In my last post on IDEs for scientific Python, I couldn’t install, and therefore couldn’t properly review Canopy, a commercial IDE developed by Enthought, who sponsor SciPy. I had a chance to install it on Windows and try it.
Canopy’s main screen shows three options: Editor, Package Manager and documentation browser. The package manager offers a graphical interface to perform much the same tasks as easy_install and pip. The documentation browser offers shortcuts for the online docs for Scipy, matplotlib, and more; it would be preferable, IMHO, if the installation included offline copies of this documentation.
The main editor interface is uncluttered and fairly basic. ipython is used as the interpreter, and interestingly, the interface offers an option for including matplotlib graphics inline via SVG rather than in separate windows. Canopy’s editor is fairly smart, offering autocompletion and basic introspection, on par with that of Spyder but not as advanced as that in PyDev. docstrings pop up in a tooltip on hitting the Tab key after an opening parenthesis. The editor supports running both a complete file and a selection via run tools.

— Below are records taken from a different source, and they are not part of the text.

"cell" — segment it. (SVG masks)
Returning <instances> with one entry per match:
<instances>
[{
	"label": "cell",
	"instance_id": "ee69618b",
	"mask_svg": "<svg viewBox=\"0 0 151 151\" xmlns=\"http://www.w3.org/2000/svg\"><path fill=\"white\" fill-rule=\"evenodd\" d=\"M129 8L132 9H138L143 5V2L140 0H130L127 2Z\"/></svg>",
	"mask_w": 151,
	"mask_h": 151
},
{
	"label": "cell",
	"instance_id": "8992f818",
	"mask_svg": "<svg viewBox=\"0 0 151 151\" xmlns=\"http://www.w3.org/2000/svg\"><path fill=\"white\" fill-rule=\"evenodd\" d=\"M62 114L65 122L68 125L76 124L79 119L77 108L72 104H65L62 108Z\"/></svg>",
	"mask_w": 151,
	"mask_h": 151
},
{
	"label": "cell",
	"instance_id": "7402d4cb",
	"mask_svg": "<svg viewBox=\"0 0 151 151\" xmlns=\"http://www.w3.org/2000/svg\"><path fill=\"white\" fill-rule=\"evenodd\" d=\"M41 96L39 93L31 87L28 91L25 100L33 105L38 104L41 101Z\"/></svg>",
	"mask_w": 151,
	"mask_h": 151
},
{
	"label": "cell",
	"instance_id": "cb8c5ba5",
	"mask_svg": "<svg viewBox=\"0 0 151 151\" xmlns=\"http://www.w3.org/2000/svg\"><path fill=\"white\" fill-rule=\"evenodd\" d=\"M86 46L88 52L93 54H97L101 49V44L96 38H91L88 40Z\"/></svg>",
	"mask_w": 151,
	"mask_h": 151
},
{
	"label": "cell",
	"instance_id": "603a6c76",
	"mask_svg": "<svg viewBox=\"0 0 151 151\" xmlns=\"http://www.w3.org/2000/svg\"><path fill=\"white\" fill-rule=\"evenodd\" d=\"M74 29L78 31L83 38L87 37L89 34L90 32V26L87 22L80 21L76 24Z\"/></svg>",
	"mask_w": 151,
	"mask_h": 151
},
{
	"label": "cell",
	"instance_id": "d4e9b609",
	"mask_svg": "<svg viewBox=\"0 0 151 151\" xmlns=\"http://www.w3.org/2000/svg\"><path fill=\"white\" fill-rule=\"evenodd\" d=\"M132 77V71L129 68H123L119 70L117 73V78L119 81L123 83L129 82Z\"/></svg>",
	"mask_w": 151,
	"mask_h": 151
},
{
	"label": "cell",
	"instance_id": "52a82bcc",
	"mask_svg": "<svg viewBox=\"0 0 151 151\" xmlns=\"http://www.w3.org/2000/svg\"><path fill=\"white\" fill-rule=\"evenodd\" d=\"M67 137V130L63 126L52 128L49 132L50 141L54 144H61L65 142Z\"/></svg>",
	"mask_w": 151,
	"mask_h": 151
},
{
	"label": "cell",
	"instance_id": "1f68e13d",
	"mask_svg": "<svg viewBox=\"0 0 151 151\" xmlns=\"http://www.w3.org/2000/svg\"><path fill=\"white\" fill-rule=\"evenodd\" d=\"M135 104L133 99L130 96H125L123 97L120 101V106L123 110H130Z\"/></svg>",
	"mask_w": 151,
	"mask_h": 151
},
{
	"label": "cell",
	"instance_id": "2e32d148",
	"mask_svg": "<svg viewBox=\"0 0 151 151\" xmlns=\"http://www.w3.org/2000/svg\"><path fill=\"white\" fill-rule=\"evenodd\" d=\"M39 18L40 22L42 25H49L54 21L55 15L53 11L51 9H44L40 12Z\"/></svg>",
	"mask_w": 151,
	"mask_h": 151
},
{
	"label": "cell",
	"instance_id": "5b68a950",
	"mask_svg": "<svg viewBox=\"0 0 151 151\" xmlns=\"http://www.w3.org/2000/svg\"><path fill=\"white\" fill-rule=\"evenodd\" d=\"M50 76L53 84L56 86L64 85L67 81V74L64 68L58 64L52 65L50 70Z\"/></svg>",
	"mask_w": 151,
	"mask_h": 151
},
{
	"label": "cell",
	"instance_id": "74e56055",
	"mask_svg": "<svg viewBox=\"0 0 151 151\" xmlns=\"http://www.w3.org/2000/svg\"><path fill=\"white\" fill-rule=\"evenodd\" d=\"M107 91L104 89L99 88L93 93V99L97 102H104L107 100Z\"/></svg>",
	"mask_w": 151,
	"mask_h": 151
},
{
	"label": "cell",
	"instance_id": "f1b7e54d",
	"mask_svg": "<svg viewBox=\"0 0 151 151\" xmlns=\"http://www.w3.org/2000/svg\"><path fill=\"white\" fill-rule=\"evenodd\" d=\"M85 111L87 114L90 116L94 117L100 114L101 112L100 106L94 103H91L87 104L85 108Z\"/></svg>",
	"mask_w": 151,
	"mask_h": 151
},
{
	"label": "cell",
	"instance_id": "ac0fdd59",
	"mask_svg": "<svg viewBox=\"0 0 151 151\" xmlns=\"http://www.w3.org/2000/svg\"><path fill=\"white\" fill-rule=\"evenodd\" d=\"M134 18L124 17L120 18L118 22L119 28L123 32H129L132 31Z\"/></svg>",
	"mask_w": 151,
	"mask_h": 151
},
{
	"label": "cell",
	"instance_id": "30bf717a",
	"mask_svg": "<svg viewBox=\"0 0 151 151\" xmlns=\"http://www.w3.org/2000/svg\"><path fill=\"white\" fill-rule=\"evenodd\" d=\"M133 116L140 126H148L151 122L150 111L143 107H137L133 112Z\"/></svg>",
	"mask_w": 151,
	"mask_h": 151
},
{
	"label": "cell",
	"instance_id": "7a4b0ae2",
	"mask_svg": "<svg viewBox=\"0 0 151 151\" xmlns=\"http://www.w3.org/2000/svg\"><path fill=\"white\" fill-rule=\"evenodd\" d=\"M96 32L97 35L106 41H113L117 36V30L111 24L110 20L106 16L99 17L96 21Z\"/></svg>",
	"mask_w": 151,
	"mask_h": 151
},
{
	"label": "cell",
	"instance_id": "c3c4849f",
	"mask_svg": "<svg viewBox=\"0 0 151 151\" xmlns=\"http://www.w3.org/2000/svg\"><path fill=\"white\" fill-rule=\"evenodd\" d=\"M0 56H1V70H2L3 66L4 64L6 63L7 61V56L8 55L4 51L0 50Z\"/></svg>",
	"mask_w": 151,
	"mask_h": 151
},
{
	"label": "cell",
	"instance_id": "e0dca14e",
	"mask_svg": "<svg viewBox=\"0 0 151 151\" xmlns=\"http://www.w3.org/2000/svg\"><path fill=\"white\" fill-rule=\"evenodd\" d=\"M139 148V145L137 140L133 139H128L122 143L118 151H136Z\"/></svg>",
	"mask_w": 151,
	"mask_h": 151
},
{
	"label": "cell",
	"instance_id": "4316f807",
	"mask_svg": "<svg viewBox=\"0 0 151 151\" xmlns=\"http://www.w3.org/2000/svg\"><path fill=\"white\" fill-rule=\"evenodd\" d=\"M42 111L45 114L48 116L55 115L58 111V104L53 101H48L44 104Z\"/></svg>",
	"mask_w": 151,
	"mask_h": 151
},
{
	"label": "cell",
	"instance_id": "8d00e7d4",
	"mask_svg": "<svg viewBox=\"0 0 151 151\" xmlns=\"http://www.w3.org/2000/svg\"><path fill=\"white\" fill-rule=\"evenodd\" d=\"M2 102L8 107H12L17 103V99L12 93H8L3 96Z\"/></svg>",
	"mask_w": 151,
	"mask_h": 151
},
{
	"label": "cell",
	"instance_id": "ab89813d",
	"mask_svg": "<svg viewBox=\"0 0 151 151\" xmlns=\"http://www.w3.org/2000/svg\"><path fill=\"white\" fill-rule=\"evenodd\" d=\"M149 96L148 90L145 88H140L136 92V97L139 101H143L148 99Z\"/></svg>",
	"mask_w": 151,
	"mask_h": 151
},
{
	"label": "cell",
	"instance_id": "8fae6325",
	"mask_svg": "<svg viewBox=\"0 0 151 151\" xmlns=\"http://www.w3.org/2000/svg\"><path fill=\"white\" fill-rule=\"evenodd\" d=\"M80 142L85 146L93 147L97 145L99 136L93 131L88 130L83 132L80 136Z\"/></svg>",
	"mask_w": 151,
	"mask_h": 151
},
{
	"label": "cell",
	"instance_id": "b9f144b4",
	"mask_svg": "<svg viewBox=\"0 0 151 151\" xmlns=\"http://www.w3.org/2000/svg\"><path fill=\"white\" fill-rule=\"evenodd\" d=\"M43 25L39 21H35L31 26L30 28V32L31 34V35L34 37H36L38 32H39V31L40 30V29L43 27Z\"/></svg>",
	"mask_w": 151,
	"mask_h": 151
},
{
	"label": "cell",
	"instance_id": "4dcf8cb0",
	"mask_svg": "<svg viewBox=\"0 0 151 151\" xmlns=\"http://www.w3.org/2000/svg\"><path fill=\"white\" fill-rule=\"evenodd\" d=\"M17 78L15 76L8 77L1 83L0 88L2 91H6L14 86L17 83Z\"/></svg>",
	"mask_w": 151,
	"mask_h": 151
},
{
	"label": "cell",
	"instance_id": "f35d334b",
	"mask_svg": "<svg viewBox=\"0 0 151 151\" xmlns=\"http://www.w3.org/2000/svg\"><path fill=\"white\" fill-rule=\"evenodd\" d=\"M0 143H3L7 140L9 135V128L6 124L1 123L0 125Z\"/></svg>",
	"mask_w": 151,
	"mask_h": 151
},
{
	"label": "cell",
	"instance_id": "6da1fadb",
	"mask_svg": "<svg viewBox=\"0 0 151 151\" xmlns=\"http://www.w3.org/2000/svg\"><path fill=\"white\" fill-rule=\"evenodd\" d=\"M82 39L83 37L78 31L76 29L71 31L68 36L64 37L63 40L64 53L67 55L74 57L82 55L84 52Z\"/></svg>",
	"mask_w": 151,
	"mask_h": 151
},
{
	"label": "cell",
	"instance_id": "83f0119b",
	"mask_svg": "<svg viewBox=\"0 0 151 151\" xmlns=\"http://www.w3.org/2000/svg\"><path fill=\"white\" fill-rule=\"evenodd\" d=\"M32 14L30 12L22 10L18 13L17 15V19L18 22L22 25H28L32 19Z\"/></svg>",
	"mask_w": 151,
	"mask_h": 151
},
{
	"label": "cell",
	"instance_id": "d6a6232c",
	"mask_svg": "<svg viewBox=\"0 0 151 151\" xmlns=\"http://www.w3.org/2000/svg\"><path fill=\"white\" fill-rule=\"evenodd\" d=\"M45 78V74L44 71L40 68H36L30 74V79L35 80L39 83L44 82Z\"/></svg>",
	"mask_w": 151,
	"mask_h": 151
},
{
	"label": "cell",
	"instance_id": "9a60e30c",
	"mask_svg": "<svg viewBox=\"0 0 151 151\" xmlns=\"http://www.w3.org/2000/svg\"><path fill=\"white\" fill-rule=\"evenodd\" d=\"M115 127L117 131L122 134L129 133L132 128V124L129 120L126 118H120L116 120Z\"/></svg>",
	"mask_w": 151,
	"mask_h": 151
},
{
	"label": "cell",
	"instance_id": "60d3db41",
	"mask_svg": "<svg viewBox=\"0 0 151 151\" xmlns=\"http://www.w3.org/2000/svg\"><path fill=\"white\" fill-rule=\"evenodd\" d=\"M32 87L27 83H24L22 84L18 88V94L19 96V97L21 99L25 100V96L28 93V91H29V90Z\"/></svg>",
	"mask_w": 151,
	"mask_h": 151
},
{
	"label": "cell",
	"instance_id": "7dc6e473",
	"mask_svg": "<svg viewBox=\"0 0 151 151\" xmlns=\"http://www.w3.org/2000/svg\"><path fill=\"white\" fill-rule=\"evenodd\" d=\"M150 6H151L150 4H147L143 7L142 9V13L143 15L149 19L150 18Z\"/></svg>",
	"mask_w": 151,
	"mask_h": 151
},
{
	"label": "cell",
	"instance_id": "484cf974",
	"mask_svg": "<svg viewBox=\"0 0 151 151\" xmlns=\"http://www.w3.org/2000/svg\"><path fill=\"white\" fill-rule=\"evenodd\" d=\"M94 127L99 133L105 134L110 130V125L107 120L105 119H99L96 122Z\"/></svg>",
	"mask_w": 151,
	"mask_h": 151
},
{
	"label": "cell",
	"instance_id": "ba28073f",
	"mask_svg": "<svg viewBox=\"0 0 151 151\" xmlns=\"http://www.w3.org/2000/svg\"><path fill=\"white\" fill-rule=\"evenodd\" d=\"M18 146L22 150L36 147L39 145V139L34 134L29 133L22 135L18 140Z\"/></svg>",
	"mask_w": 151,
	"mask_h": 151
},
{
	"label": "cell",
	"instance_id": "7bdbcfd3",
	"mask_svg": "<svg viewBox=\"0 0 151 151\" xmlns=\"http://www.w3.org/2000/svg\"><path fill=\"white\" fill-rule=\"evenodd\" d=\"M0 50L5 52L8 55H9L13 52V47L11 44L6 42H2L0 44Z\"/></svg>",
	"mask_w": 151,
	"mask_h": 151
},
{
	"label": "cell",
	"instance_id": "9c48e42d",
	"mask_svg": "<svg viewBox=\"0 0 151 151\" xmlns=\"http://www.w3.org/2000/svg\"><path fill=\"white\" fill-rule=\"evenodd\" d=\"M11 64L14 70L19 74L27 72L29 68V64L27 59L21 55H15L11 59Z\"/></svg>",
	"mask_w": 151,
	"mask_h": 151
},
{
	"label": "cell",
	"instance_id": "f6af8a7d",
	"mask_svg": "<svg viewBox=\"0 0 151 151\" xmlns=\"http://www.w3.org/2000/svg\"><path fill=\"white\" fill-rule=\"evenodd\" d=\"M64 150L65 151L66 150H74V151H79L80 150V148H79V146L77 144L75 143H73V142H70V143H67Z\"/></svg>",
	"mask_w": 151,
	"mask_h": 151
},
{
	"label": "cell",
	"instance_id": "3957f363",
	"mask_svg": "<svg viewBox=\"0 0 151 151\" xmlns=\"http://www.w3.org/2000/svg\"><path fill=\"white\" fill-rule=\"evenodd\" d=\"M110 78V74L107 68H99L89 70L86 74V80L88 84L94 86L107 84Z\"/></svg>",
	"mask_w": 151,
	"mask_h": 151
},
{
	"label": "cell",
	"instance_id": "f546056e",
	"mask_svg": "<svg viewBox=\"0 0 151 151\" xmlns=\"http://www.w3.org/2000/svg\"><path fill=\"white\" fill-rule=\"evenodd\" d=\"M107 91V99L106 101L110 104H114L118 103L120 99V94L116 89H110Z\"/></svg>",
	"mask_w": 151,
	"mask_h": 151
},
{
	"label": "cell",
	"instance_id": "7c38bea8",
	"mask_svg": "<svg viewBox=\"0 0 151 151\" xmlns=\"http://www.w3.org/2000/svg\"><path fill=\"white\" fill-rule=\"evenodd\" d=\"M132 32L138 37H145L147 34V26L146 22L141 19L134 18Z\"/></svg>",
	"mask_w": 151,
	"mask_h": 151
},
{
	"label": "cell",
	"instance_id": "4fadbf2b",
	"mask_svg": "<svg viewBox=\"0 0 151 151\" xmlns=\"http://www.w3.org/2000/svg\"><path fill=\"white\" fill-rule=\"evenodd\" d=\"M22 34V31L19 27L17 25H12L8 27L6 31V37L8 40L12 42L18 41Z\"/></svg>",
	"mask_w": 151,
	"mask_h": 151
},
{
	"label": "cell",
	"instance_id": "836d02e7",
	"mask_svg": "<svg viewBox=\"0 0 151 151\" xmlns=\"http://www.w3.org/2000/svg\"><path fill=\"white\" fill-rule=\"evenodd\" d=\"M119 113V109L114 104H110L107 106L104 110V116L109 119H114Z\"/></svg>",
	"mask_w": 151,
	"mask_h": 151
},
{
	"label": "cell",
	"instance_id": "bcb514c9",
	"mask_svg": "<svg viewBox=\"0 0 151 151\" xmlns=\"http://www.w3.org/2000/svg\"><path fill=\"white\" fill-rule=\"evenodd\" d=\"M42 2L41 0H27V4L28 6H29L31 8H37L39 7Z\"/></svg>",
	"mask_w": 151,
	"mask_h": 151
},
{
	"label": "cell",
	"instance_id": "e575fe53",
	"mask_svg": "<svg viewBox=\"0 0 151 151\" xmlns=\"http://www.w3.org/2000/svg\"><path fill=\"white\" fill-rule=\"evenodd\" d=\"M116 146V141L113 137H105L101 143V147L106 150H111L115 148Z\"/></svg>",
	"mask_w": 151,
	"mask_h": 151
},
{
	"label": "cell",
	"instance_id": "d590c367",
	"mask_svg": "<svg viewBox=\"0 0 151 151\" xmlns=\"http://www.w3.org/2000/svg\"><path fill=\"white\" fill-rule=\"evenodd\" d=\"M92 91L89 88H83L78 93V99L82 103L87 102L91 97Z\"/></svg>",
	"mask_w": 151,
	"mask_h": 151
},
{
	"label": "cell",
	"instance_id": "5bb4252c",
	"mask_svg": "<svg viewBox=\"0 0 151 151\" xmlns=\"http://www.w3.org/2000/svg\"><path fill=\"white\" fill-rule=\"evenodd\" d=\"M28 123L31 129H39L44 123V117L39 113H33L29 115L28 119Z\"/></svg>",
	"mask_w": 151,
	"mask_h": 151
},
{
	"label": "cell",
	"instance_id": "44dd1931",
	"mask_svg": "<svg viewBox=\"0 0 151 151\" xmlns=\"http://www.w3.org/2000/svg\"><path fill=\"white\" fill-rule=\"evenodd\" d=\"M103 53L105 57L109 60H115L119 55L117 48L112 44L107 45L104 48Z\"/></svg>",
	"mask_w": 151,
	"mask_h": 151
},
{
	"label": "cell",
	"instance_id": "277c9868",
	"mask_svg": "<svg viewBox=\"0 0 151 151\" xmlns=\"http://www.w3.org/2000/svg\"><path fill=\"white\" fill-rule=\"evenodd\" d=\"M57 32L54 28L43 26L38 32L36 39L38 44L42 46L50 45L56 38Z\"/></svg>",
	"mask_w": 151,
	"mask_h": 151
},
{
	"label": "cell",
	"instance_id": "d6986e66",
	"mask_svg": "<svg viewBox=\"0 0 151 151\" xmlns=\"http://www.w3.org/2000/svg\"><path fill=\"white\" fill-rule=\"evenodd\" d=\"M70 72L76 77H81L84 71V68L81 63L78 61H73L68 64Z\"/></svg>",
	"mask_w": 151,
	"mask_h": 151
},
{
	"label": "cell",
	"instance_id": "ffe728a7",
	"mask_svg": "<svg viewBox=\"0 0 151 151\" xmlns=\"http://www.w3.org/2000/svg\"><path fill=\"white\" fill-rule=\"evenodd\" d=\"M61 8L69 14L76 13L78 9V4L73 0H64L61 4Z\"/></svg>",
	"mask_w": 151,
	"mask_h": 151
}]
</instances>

And – that’s pretty much it. There’s no function browser, project manager or graphical debugger – although post-hoc debugging is supported in the ipython console via the debug command. Although I appreciate that the interface is solid and uncluttered – this was the main positive I mentioned when discussing IEP – I was expecting more from a commercial product, especially one that costs 199$ for the 64-bit Windows version. Although free versions are available for 32-bit platforms and academic users, support is limited, AFAIK, to StackOverflow.
This is a new product, and it seems that Enthought wants to push in the direction of making scientific Python more accessible for novices by removing the main barriers to entry – the next version promises to have integrated e-learning tutorials in the interface. This is a noble goal, although I can see other, perhaps more productive ways to accomplish the same goal, for instance:
- Interactive notebooks on specific themes, running in ipython Notebook, similar to Maple’s tutorials
- Graphical access to plotting commands and common analysis commands, as in Matlab and RKWard
- A Matlab-to-Python table of equivalence integrated in the documentation
- Wizards for common tasks (for instance, a data import tool)
- Written introduction to Python with emphasis on science in the documentation, like here.
I like the editor, and in terms of bare-bones, smooth editors it’s a little better than IEP. In terms of features, however, Spyder is better. It’s a good option if you can get it for free (academic or 32-bit versions).
- Editor: 3.5/5
- Interpretor integration: 4/5
- Plotting: 4/5
- Debugging: 2/5
- Smooth: 4/5
Overall score: 3.5 if you can get it for free, 2.5 otherwise.